■ To do ■
Rewrite everything from the line containing "a living room" down to the line containing "Modern two-story row" in the data below as a numbered list, leaving out any blank lines.

■ The data ■
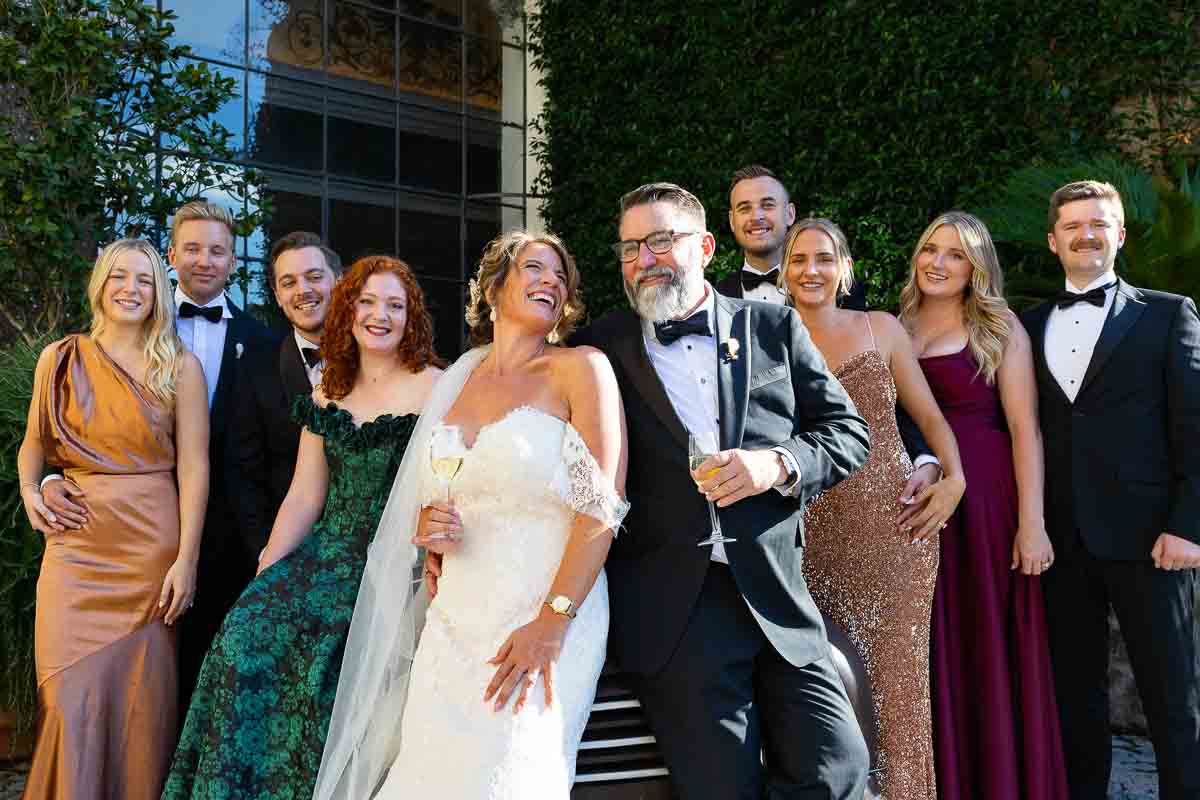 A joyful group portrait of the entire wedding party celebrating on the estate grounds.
--
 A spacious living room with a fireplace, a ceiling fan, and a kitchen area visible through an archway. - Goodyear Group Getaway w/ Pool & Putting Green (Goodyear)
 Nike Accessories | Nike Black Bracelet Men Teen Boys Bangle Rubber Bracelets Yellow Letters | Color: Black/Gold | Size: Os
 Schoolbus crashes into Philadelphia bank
* * *
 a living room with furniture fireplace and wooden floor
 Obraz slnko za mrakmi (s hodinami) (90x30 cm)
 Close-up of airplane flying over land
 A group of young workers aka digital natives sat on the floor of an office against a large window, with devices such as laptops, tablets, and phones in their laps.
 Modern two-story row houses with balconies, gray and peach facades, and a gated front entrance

■ Answer section ■
1.  a living room with furniture fireplace and wooden floor
2.  Obraz slnko za mrakmi (s hodinami) (90x30 cm)
3.  Close-up of airplane flying over land
4.  A group of young workers aka digital natives sat on the floor of an office against a large window, with devices such as laptops, tablets, and phones in their laps.
5.  Modern two-story row houses with balconies, gray and peach facades, and a gated front entrance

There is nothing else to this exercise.